I was really struck over the last several months talking with a couple of different people who work in think tanks who confided to me that they didn’t feel safe expressing anything but the, you know, at least as hawkish of an opinion as others in the room or other organizations. They didn’t feel safe saying what they really thought. because it would potentially jeopardize their access to future meetings and even their job security. They’re not operating in an environment of academic freedom and tenure that I have had the privilege to here at Cornell.

And so I think it really is corrosive for the quality of our democratic debate when you have what is really self-censorship and reflexive positioning where people say what is politically rather than analytically correct. It makes it very hard to raise questions about the course that we’re on. I’m not saying that those sorts of questions are always spot on, but the very act of engaging with them, I think, makes for better decision-making….I think there is a recognition that we need a more lively debate, but the structural incentives just aren’t really there and need to be created. It’s challenging. It means that the conversations, even outside of the public spotlight, are as often political as they are intellectually rigorous when you have this kind of positioning and you have an artificial narrowing of the debate and discussion. And many assumptions that may be pretty foundational, such as “what are China’s intentions?”, don’t get the same kind of rigorous assessment that they really deserve.

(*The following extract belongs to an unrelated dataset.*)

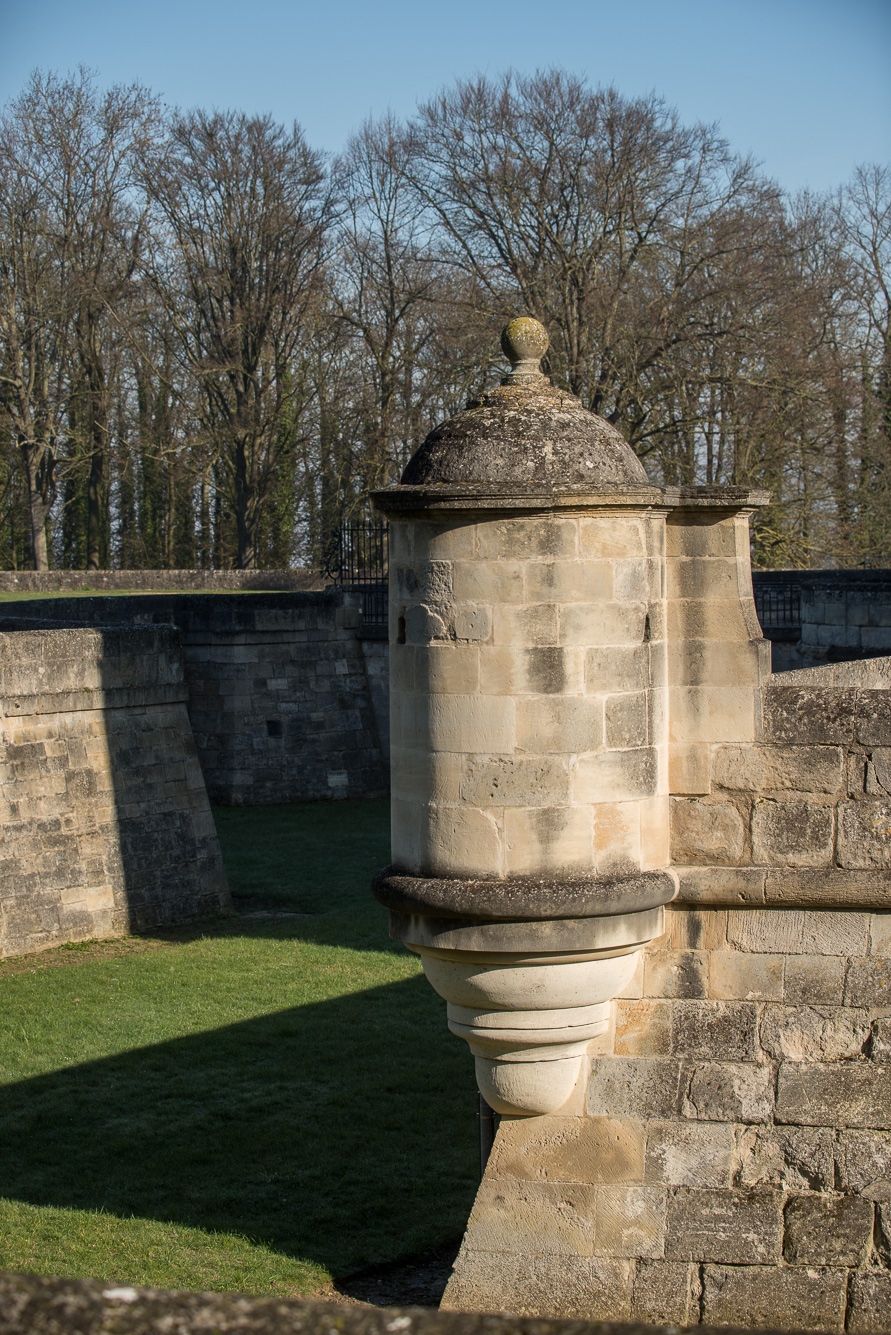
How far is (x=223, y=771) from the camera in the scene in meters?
23.1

The pressures that Weiss describes are an important part of the reflexive hawkishness and conformism that make the foreign policy establishment so hostile to dissenting and unconventional views. The debate remains narrow because anyone that strays beyond the limits faces backlash and adverse professional consequences, and so most professionals will tend to stay within the set boundaries. Because so much of this is done through self-censorship of the sort that Weiss mentions, it will often go unnoticed, but it is happening all the same.